***** DOCUMENT EXCERPT
Encouraging residents to join a pollinator pit stop crew at the Red Bank Battlefield Park on July 12 were Gloucester County Certified Gardeners Dan Battisti (left to right), Lisa Neimeister and Quinn Thomas.

More than 2,000 people, including parents with children, learned the importance of pollinators during a butterfly festival at the Red Bank Battlefield Park on a warm and sunny July 12.
Youngsters took to playground swings and slides, parents shopped at vendor booths and families lined up for a chance to visit the butterfly house created by the Gloucester County Certified Gardeners (GCCG), the annual event’s organizer.
“We have lots of volunteers and have been out here since 8 a.m. to set everything up,” said GCCG’s president, Dan Battisti, who encouraged residents to grow pollinator gardens.
**********
YOUR GOAL: Extend the article about the butterfly festival at Red Bank Battlefield Park with a few more sentences that pick up after its last line.
***** DATASET CONTENT
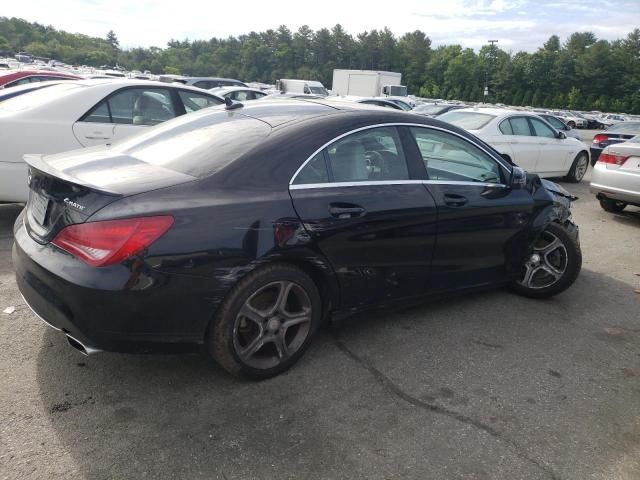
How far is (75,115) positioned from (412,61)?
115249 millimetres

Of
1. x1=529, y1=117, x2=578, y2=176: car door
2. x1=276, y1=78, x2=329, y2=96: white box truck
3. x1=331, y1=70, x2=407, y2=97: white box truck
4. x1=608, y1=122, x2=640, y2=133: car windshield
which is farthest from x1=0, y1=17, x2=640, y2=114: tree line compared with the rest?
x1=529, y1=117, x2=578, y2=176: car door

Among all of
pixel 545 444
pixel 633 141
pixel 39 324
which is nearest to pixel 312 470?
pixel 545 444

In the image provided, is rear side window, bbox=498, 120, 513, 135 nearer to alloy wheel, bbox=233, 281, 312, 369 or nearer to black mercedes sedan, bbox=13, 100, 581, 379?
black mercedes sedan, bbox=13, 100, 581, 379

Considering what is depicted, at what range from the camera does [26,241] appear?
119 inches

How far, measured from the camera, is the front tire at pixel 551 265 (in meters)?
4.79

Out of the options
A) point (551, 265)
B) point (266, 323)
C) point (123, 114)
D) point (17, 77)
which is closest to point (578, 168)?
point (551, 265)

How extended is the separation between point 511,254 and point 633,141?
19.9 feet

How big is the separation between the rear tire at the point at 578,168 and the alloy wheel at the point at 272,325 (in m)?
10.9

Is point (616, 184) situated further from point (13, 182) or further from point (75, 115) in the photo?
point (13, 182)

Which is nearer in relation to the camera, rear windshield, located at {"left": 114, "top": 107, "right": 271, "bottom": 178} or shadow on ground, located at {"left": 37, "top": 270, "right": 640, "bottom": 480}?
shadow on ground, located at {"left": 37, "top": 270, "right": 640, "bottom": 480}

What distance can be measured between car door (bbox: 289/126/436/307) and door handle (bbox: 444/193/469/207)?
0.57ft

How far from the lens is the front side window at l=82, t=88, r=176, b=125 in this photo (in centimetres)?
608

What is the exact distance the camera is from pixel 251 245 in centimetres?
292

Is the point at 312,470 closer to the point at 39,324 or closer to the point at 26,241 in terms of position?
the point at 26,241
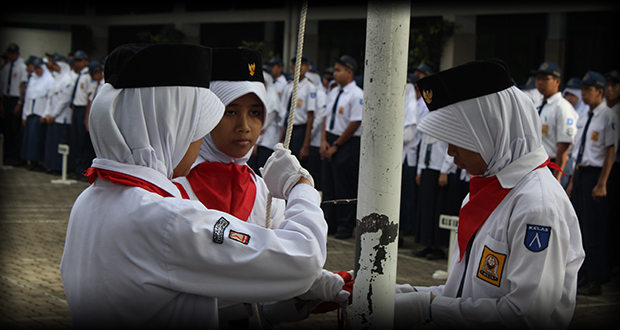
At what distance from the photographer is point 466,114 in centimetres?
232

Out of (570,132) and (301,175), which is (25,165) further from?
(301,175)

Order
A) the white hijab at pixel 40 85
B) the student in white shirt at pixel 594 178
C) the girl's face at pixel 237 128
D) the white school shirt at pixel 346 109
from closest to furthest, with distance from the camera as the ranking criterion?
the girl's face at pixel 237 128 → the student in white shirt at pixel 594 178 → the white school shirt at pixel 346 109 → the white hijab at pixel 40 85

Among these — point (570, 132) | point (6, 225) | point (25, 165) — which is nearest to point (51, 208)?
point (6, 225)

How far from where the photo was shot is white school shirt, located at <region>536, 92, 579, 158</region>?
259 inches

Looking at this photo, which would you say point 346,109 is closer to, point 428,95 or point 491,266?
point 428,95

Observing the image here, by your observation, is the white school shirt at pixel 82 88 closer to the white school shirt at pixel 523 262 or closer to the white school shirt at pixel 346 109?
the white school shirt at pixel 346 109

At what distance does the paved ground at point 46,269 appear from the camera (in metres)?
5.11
**********
TASK OUTPUT:
“A pollinator pit stop garden has nectar and host plants for creatures such as butterflies, bees and hummingbirds,” Battisti explained as he showed attendees a map of all of those gardens in the county. “We have a lot of bees and butterflies in Gloucester County.”
The county, he said, is an agricultural area with lots of farms, some of which raise bees to insure pollination of their crops.
“The Gloucester County Certified Gardeners monitor all the gardens in the park,” noted Jen Janofsky, director of Red Bank Battlefield Park. “They do a great job. It is a wonderful partnership.”
“The park is one of more than a dozen projects we have in the county,” added Battisti, who pointed out that the GCCG has more than 100 volunteer members who help take care of various gardens.
“We try to get people to understand how to plant a garden for wildlife, bees and butterflies,” offered Certified Gardener Heather MacGregor.
All pollinators need nectar plants, and butterflies also need host plants to lay their eggs and provide nutrition for the resulting caterpillars. The host plants are the key to the butterfly life cycle and provide food and shelter for the developing larvae, said MacGregor, who helped lead a long line of festival-goers through the butterfly house and pointed out caterpillars on native plants.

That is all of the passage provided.